Task statement: Repeat the lines of the data exactly and exclude any picture among them.
━━━━━ Entries shown
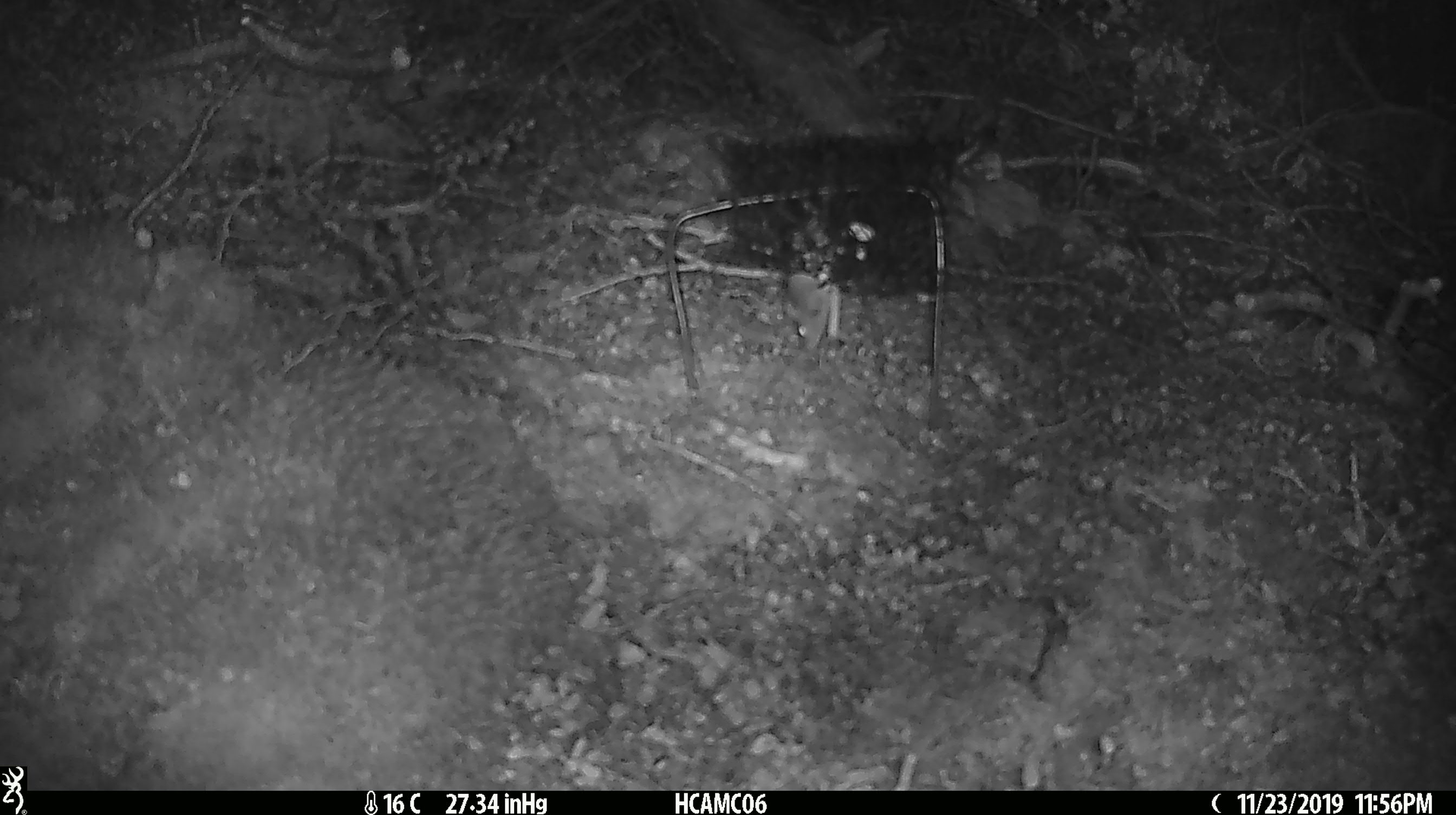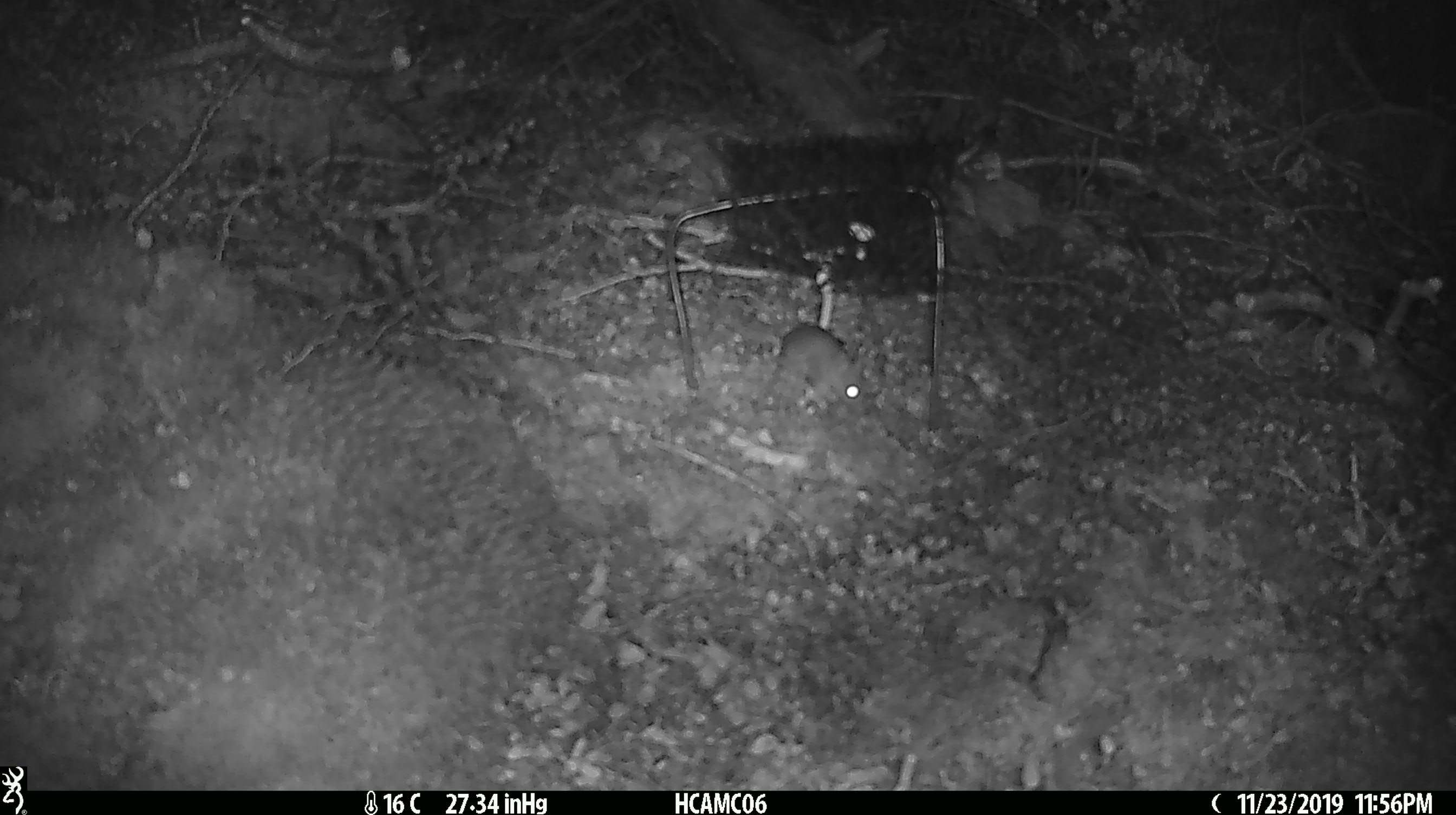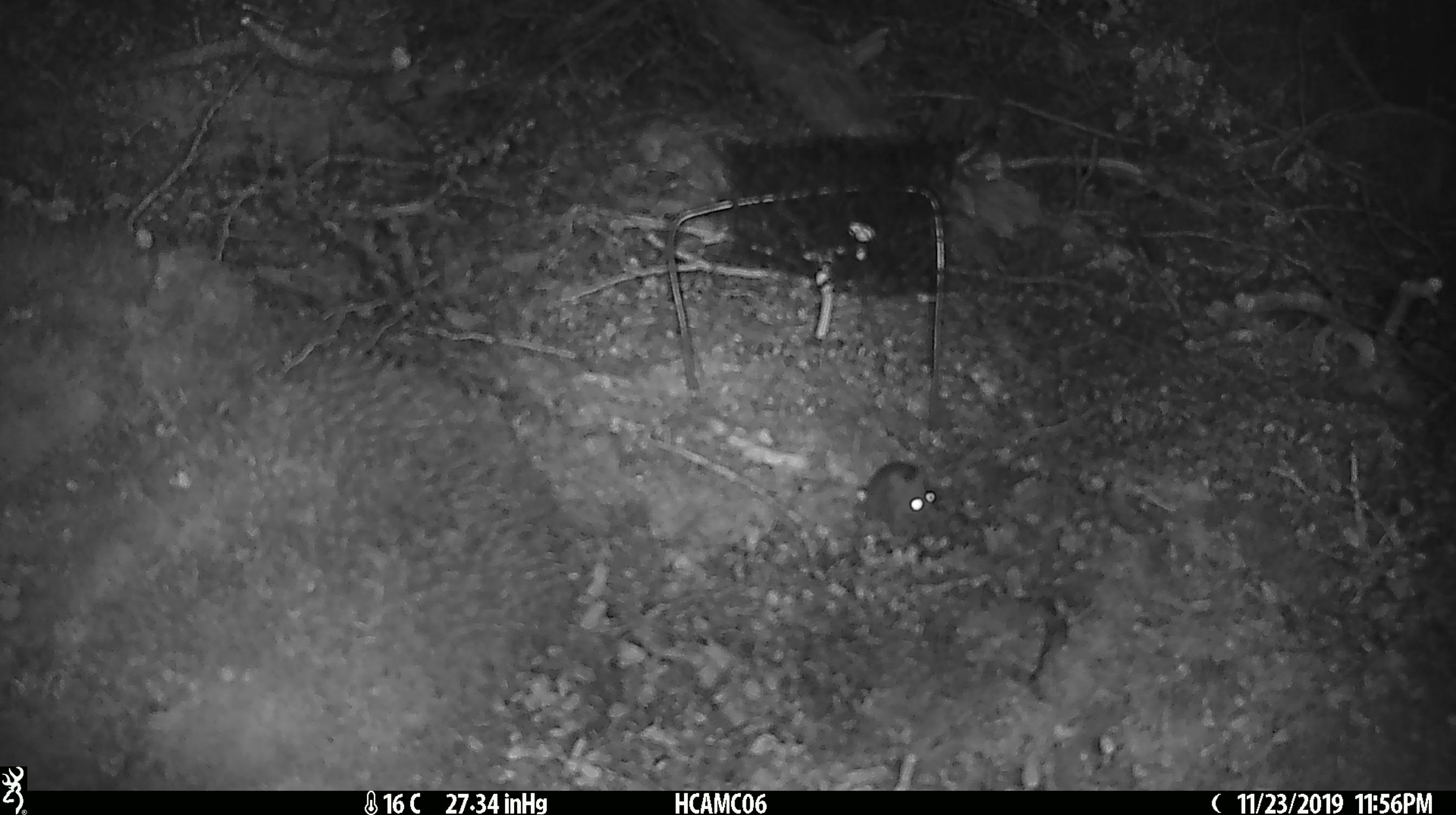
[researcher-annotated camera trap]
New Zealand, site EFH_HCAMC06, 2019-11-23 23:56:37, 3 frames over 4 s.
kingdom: Animalia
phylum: Chordata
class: Mammalia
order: Rodentia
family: Muridae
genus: Mus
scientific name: Mus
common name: mouse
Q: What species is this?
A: Mouse (Mus).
━━━━━━━━━━
Task answer:
[researcher-annotated camera trap]
New Zealand, site EFH_HCAMC06, 2019-11-23 23:56:37, 3 frames over 4 s.
kingdom: Animalia
phylum: Chordata
class: Mammalia
order: Rodentia
family: Muridae
genus: Mus
scientific name: Mus
common name: mouse
Q: What species is this?
A: Mouse (Mus).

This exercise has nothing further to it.